## BEGIN Dataset rows

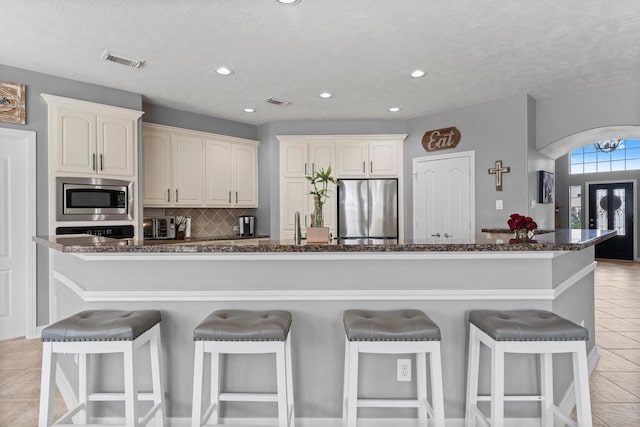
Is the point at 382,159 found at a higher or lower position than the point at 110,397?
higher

## END Dataset rows
## BEGIN Dataset rows

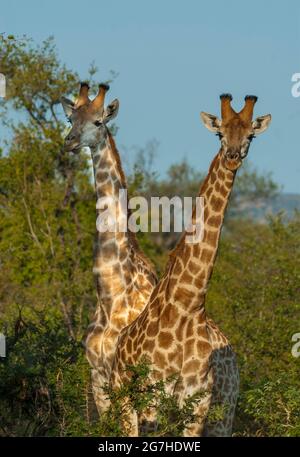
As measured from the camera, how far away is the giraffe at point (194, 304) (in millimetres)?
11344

## END Dataset rows
## BEGIN Dataset rows

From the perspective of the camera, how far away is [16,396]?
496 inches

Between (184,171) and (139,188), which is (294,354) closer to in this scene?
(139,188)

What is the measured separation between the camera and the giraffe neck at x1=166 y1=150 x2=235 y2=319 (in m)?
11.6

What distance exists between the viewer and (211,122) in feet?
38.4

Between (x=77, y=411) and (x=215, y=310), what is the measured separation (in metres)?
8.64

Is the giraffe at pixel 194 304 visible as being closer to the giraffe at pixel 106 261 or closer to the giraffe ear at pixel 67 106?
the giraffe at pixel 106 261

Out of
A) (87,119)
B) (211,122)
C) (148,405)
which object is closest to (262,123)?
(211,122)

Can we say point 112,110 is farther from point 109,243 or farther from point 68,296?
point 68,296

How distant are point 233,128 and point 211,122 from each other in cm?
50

## END Dataset rows

(Given task):
Show every line of the items above that contains the string "which", matching case exactly.

(Solved problem):
Between (184,171) and (139,188), which is (294,354) closer to in this scene?
which object is closest to (262,123)?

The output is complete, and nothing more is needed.